= List of tasks =
#1 In the Short Circuit roundup of federal appeals rulings, what share of Indiana civil forfeiture cases goes entirely unreported?
#2 Extend the Short Circuit roundup of federal appeals rulings past its last sentence.

= Excerpted passage =
******************************

The Volokh Conspiracy
Mostly law professors | Sometimes contrarian | Often libertarian | Always independent
Short Circuit: An inexhaustive weekly compendium of rulings from the federal courts of appeal
Non-condensing furnaces, drag shows, and master accounts.
Please enjoy the latest edition of Short Circuit, a weekly feature written by a bunch of people at the Institute for Justice.
Friends, Indiana law requires prosecutors to produce detailed reports documenting how they use civil forfeiture. But we did a little sleuthing, and whoo boy, it turns out that the reports are riddled with errors. Indeed, nearly 30 percent of cases are going entirely unreported, a problem that is particularly acute in the counties that farm out their forfeiture prosecutions to private attorneys. Scandalous. Click here to learn more.
New on the Short Circuit podcast: New Orleans was so desperate to restrict short term rentals that it actually failed the rational basis test.
- Department of Energy adopts new efficiency standards for consumer furnaces that effectively prohibit the sale of "non-condensing" furnaces (that vent through a vertical chimney) in favor of more efficient "condensing" furnaces (that require a different type of ventilation). Appliance manufacturers sue. D.C. Circuit: "[I]t is obvious that consumers do not buy small furnaces or commercial water heaters because of how the appliance vents." The rule stays. Dissent: You think nobody cares about having to punch new vents in their walls? The rules should go.

******************************

= Data section =
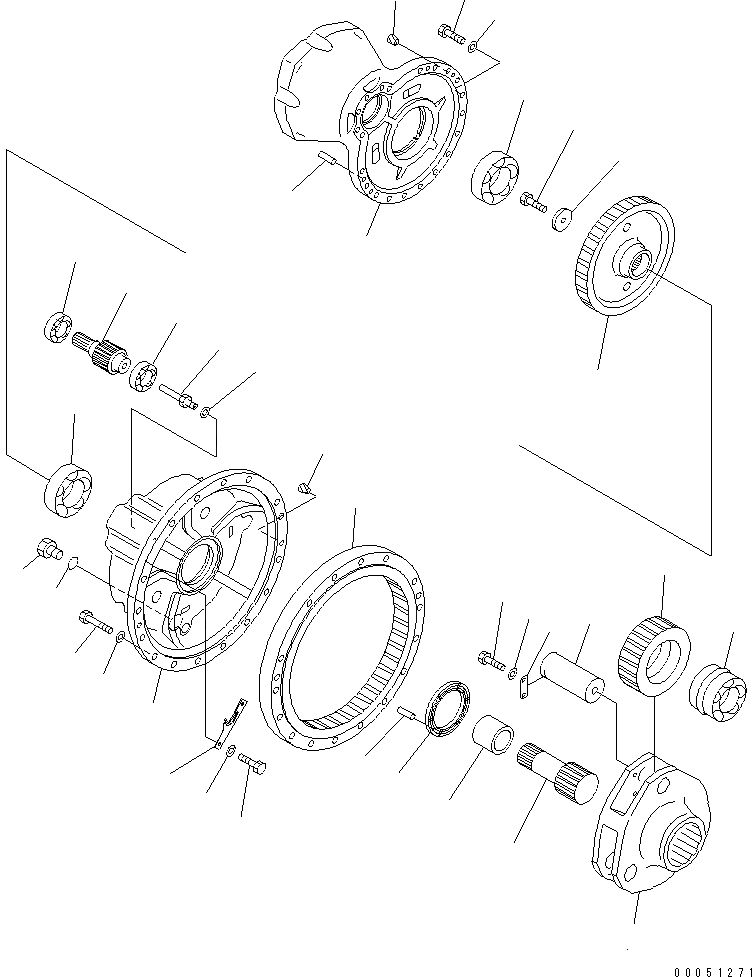 00051271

******************************

= Answers for the exercise =
#1 Nearly 30 percent of cases go entirely unreported.

#2
- Are we the only ones to notice the recurrence of Second Circuit panels' issuing their opinions "per curiam" in controversial Trump litigation? In fairness, published per curiams are not uncommon in the Second Circuit, but still. Peculiar. Anyway, here's the latest, which remands for the district court to rethink whether Trump's New York state criminal prosecution (now on appeal in the state-court system) should be allowed into federal court instead.
- Fourth Circuit: The Appointments Clause dictates that certain rules can only be issued by a Senate-confirmed principal officer—unless a Senate-confirmed principal officer hastily ratifies them after somebody points out they were issued in violation of the Appointments Clause.
- Man beats his wife, the mother of his three children, after she files for divorce. He's arrested and then released the next day. Over the next several months, McAllen, Tex. police ignore 10 reports that he's harassing her and violating court orders. He murders her. Can her estate sue the city for failing to extend the equal protection of the law? Fifth Circuit (unpublished): No, the complaint fails to allege facts showing the police treat domestic violence victims less favorably than victims of other crimes.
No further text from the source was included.